Continuing eurozone debt challenges, weak US growth and softer growth in emerging countries, such as China and India, were expected to moderate South African exports throughout the year, Bureau for Economic Research (BER) senior economist Hugo Pienaar said on Thursday.
According to the third-quarter BER Economic Prospects' report, strain in the global economy during the last half of 2011 negatively impacted on demand for domestic goods during the first half of 2012, which resulted in the year-on-year real-value-of-export-growth rate easing to 4.2% in the first quarter of the year, from 6.4% in the second half of 2011.
South Africa’s exports, of which 40% went to the European Union (EU), the US and China, in 2011, were not expected to contribute significantly to growth.
“In light of the downscaling in the global growth outlook, the forecast for real export growth in 2012 has been reduced by 0.5 percentage points,” Pienaar said, pointing to many forecasters, including the International Monetary Fund, readjusting their global forecasts for the next two years.
While the BER did not expect a “total EU breakdown” despite the increasing possibility of Greece’s exit from the union and a predicted recession for the eurozone, many advanced countries are seen to grow 1.5% to 2% during 2012/13.
South African gross domestic expenditure (GDE), however, was expected to experience weaker growth and has been downgraded to 3.9% during 2012, down from the 4.1% initially forecast in April.
Easing real consumer spending - in line with softer real disposable income growth and a softer employment outlook - was also constraining South Africa’s gross domestic product (GDP) growth.
The first quarter also revealed weaker private-sector investments as a number of uncertainties weigh on business sentiment, including global growth prospects and domestic policy uncertainty.
“The combination of slower GDE growth and net exports that subtract even more than before from output gives us GDP growth of 2.5% for 2012, down from 2.9% projected in April,” said Pienaar.
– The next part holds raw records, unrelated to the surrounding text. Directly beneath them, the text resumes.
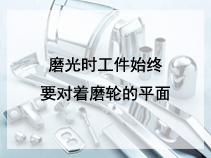 磨光时工件始终要对着磨轮的平面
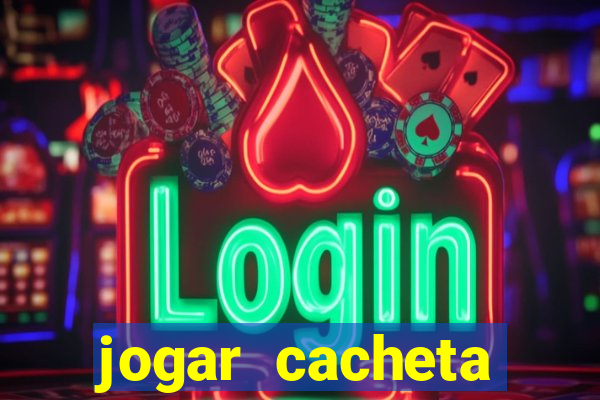 jogar cacheta online valendo dinheiro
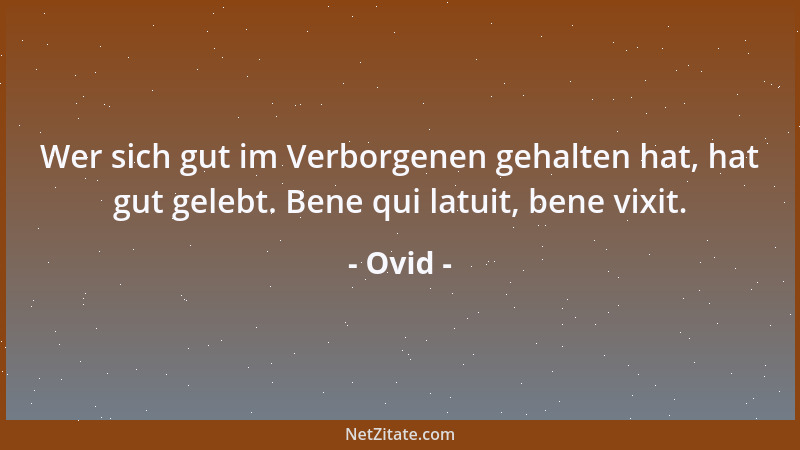 Ovid - Wer sich gut im Verborgenen gehalten hat, hat gut gelebt. Bene qui latuit, bene vixit....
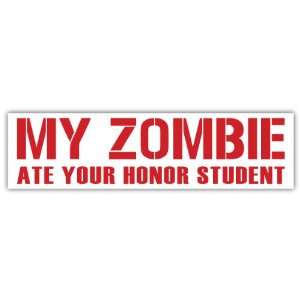 My Zombie Ate Your Honor Student Funny Car Bumper Sticker Decal 8 X 2 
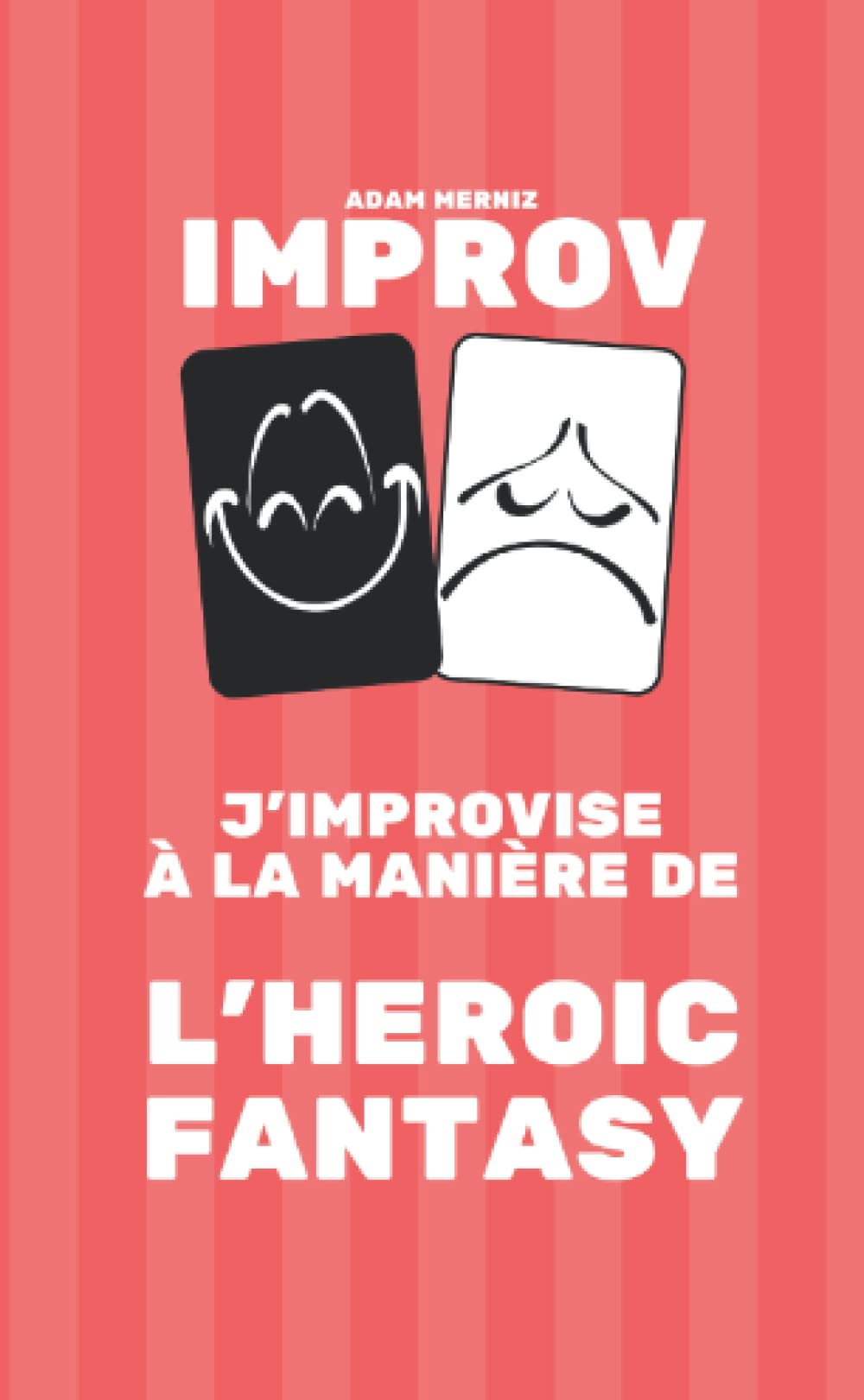J'improvise à la manière de l’HEROIC FANTASY: Un livre IMPROV book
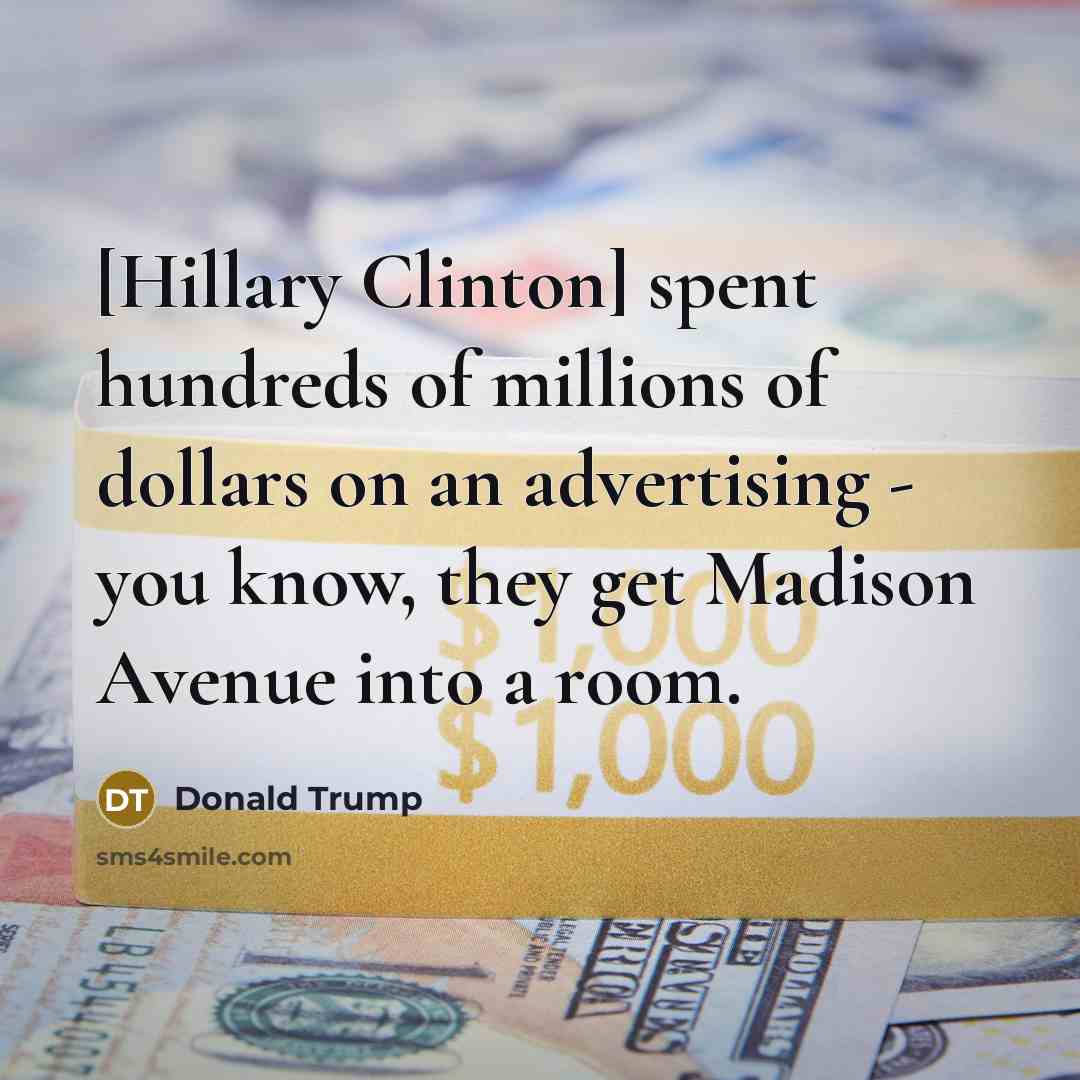 “[Hillary Clinton] spent hundreds of millions of dollars on an…” quote by Donald Trump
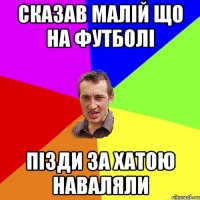 сказав малій що на футболі пізди за хатою наваляли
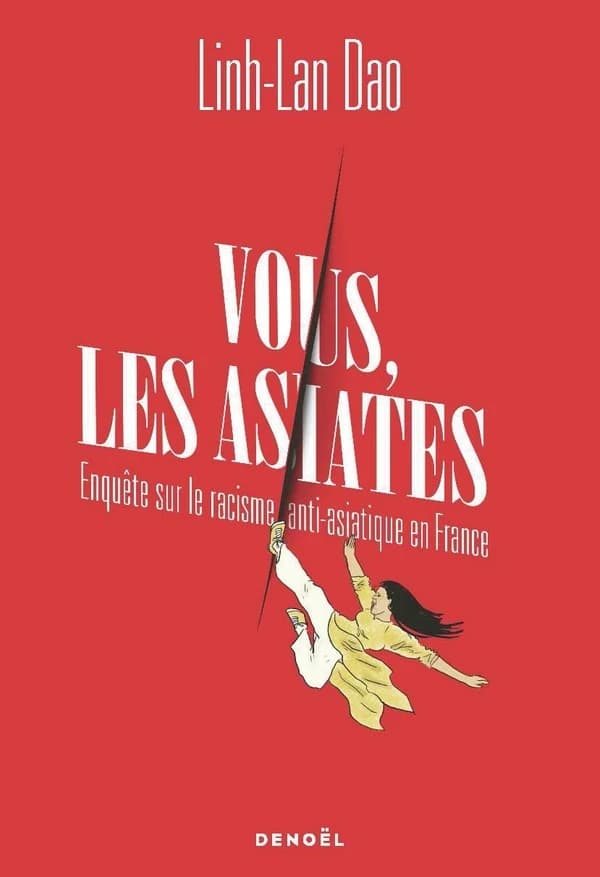 Vous, les asiates : enquête sur le racisme anti-asiatique en France
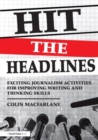Image for Hit the headlines  : exciting journalism writing activities for improving writing and thinking skills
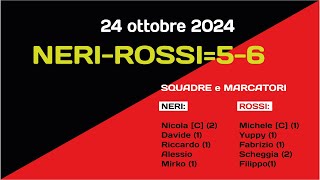 NERIROSSI56 24 ottobre 2024 [upl. by Jones284]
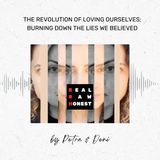 The Revolution of Loving Ourselves: Burning Down the Lies We Believed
He added that the growth forecast for 2013 was reduced to 3.3%.
He further commented that, while the key GDP components were expected to post faster growth in 2013, this year was expected to remain challenging.
Earlier this week, the World Bank lowered its GDP growth outlook for South Africa to 2.5%, from 3.1% in November, which prompted Business Unity South Africa to also reduce its outlook to 2.5%, from 2.7%.
Finance Minister Pravin Gordhan recently said that South Africa would likely miss government’s growth forecast of 2.7%.